__EXCERPT PROVIDED__:

☆ ☆ ☆ ☆

The hardest part of buying a high-end racing simulator is not the price. It is the choice. A custom rig is a stack of decisions: which wheelbase, which pedals, which wheel, which cockpit, screens or VR, motion or static. Online, you make every one of those calls blind, based on a Reddit thread, a sponsored YouTube review, or a parts dealer who earns more when you spend more. At Maxwell Sim Racing in Irvine, you make them with your hands. We keep eight professional setups on the floor so you can feel the difference before you commit a dollar.
The decision you are actually making
A great simulator is not one product. It is the right combination of parts for how you drive and what you race. Here is what that choice looks like, and where you can test each piece side by side in our Orange County arena.
Wheelbase: how much force feedback do you actually want?
This is the heart of the rig. An 8 Nm base feels nothing like a 20 Nm one, and no spec sheet will tell you which is right for your hands and your wrists. We run direct-drive bases from Simucube, Asetek SimSports, VRS and MOZA, so you can feel the jump in torque and detail for yourself instead of reading about it.

☆ ☆ ☆ ☆

__DATA__:
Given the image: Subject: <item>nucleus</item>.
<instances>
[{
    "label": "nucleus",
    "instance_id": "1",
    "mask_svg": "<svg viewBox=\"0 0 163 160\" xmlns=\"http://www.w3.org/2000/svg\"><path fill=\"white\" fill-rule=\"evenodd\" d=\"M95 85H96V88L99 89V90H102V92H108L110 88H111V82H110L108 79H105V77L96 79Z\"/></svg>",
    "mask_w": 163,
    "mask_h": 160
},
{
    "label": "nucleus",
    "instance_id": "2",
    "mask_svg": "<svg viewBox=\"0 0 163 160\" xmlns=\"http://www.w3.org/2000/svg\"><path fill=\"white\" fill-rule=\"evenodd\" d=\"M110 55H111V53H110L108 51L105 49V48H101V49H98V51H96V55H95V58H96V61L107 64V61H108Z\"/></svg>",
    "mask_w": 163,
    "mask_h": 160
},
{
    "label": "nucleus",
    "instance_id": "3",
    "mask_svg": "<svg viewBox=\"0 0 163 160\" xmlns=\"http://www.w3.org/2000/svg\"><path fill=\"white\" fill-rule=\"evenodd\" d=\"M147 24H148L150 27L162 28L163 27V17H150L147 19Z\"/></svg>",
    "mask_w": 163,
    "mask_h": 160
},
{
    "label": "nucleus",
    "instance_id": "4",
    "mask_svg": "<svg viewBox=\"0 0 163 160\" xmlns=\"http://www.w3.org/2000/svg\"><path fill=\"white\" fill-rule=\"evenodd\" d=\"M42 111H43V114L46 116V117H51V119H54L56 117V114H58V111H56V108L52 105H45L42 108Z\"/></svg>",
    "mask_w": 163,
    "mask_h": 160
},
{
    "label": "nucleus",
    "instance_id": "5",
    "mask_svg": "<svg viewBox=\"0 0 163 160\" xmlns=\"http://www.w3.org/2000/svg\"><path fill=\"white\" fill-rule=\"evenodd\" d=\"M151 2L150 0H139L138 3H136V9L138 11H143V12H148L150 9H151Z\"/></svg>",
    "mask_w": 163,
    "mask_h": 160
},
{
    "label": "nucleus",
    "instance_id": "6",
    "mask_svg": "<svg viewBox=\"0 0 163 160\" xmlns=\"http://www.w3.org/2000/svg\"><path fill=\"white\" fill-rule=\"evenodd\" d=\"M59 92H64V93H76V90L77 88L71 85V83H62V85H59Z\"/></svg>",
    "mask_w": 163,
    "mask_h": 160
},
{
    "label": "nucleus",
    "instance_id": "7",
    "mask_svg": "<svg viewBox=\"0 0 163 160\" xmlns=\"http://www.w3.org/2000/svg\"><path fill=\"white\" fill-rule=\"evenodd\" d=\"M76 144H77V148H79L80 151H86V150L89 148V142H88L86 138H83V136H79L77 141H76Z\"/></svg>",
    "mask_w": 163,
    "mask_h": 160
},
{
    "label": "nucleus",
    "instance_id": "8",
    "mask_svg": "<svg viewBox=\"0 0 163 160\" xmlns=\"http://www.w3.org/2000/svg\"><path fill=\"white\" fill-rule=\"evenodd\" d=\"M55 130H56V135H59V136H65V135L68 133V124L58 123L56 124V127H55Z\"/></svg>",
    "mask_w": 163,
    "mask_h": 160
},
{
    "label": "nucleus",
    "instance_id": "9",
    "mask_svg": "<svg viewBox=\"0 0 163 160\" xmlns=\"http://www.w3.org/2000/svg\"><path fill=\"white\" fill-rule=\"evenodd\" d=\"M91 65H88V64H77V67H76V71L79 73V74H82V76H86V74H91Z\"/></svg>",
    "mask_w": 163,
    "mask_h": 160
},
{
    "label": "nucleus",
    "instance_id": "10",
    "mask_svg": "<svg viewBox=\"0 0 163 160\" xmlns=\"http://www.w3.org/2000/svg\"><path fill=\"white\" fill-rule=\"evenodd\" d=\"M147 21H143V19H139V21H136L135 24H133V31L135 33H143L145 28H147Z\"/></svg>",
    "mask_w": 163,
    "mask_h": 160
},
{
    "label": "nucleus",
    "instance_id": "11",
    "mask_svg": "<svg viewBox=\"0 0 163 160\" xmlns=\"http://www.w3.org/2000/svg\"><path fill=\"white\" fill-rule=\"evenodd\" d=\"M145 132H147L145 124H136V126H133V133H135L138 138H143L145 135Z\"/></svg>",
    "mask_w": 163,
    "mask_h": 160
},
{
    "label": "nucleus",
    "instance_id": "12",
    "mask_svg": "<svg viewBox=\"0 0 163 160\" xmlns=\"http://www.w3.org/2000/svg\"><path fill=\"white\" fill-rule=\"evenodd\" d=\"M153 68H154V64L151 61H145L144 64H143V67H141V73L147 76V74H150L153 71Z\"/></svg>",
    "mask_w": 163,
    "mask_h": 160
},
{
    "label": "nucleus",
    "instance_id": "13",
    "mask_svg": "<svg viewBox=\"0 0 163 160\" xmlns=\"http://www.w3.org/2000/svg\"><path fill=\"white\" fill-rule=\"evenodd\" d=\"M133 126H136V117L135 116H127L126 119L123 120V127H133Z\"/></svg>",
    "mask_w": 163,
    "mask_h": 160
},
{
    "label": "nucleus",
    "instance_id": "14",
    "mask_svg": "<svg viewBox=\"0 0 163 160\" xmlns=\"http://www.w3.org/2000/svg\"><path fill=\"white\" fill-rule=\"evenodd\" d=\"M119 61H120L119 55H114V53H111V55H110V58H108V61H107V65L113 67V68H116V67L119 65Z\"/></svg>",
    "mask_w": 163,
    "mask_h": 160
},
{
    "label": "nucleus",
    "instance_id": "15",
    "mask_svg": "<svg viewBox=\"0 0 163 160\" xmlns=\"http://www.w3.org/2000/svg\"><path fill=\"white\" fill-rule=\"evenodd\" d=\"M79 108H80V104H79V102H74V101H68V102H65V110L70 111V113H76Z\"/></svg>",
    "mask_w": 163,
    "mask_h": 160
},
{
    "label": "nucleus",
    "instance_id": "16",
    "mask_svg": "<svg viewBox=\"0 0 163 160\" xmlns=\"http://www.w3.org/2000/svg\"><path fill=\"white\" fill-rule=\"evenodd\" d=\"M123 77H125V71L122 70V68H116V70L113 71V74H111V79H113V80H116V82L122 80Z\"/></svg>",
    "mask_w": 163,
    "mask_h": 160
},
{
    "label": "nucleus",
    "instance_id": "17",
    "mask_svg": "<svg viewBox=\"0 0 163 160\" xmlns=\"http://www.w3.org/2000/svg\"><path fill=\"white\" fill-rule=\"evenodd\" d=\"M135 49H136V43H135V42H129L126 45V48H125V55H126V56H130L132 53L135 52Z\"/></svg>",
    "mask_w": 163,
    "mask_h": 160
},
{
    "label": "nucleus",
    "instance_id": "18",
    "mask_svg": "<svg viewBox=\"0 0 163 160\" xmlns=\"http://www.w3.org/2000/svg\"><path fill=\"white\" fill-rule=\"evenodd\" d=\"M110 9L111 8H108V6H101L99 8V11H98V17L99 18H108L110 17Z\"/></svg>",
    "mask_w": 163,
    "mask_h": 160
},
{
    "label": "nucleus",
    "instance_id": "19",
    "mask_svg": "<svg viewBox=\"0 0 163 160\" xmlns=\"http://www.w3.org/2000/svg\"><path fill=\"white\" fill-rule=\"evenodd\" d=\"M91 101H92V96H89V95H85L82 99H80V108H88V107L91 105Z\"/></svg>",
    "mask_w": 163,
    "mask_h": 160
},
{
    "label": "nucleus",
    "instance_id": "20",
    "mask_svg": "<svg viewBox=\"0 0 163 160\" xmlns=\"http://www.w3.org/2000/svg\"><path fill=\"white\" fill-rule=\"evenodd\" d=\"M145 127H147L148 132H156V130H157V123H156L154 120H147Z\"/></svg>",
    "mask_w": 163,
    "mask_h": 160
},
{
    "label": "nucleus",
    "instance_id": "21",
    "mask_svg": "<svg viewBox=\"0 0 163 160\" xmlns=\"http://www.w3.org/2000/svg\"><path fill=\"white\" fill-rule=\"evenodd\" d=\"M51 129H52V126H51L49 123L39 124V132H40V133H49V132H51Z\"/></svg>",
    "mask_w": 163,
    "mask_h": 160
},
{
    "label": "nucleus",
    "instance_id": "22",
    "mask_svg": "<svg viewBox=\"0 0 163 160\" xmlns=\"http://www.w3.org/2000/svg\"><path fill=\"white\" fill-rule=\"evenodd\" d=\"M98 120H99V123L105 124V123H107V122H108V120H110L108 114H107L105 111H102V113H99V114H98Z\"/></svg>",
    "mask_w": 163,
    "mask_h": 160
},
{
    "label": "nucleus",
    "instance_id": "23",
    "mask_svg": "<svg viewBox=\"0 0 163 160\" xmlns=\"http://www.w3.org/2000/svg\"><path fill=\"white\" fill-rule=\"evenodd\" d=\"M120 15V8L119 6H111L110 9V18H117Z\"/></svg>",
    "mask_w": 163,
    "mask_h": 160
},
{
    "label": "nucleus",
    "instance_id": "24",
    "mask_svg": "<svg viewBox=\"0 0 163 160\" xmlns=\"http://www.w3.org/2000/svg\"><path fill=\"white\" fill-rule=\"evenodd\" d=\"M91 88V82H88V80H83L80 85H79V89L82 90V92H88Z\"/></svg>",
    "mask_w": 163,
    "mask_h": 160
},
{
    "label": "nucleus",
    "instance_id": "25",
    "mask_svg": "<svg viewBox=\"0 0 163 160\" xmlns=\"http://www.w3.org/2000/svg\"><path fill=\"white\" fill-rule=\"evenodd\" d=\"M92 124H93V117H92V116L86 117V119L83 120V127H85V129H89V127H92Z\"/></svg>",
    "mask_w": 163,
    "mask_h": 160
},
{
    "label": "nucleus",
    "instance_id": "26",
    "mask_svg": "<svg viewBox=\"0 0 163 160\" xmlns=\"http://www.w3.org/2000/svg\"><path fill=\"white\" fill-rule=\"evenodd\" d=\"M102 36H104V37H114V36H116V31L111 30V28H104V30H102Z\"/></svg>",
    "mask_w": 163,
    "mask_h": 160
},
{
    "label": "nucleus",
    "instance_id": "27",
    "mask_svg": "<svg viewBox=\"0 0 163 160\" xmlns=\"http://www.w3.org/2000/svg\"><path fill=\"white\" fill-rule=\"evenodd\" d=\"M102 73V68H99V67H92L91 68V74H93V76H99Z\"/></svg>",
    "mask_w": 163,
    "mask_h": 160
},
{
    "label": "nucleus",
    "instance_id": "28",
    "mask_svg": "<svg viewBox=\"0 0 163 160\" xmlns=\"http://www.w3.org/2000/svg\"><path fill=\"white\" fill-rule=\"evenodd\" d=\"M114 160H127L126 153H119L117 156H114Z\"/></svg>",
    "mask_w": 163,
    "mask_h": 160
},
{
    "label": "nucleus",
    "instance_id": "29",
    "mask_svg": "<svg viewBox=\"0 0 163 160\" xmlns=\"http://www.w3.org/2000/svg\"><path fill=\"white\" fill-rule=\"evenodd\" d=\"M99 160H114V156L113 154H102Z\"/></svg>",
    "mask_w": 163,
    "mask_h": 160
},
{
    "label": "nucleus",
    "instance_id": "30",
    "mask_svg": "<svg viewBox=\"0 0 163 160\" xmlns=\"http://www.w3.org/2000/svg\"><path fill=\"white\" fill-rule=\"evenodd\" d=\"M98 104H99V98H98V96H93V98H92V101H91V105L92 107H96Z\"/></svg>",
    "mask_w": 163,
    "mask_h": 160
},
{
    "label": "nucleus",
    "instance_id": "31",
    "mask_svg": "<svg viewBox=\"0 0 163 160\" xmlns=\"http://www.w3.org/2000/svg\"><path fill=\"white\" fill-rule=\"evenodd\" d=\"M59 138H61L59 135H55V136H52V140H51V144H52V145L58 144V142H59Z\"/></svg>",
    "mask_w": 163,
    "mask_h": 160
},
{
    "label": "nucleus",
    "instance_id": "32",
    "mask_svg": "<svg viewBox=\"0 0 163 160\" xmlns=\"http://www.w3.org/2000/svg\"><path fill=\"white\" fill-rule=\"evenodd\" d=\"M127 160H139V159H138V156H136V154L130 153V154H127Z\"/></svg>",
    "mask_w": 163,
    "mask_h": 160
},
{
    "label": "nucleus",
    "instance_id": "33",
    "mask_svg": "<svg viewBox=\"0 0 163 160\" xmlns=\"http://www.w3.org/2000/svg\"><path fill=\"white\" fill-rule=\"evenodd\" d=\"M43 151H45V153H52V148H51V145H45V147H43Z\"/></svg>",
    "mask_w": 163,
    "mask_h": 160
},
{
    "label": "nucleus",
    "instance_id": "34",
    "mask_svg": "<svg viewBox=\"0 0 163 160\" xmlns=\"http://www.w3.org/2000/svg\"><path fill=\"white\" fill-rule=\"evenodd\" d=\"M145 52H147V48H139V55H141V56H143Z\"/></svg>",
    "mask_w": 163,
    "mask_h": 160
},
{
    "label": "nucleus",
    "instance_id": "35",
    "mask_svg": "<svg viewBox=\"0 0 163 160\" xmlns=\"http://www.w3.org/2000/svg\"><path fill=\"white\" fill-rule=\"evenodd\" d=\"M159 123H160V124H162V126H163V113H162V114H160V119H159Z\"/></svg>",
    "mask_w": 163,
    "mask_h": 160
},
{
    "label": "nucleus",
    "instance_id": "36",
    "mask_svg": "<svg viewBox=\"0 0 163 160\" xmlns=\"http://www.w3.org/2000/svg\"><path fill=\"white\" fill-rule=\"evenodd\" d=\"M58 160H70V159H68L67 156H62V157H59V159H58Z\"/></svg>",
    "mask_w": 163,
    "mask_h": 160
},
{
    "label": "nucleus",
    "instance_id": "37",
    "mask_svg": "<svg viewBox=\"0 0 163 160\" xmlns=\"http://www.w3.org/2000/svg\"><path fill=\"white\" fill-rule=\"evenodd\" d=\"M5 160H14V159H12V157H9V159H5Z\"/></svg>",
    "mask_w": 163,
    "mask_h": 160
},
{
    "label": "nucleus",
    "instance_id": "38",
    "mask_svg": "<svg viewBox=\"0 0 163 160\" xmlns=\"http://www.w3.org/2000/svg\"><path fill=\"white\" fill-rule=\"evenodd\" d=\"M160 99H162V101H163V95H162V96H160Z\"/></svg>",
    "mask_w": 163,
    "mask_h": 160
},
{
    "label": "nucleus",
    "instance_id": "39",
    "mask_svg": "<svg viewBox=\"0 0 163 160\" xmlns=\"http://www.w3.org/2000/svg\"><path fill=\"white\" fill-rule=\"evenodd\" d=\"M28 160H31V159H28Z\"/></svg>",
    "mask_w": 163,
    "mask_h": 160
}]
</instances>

☆ ☆ ☆ ☆

__REQUIRED ACTIONS__:
1) List the direct-drive wheelbase brands named in the sim racing page.
2) Please explain, in one to three sentences, why the sim racing page says a buyer should feel different wheelbases rather than choose one from specifications.
3) Decide whether each statement agrees with the sim racing page, answering yes or no and quoting the words that settle it: (a) Price is the hardest part of buying a high-end racing simulator. (b) Maxwell Sim Racing keeps eight professional setups on the floor. (c) The wheelbase is called the heart of the rig.

__ANSWERS TO THE PROBLEMS__:
1) Simucube, Asetek SimSports, VRS, MOZA

2) An 8 Nm base feels nothing like a 20 Nm one, and no spec sheet can tell a buyer which is right for their hands and wrists. Feeling the bases directly shows the jump in torque and detail in a way reading about it cannot.

3)
(a) No: "The hardest part of buying a high-end racing simulator is not the price."
(b) Yes: "We keep eight professional setups on the floor"
(c) Yes: "This is the heart of the rig."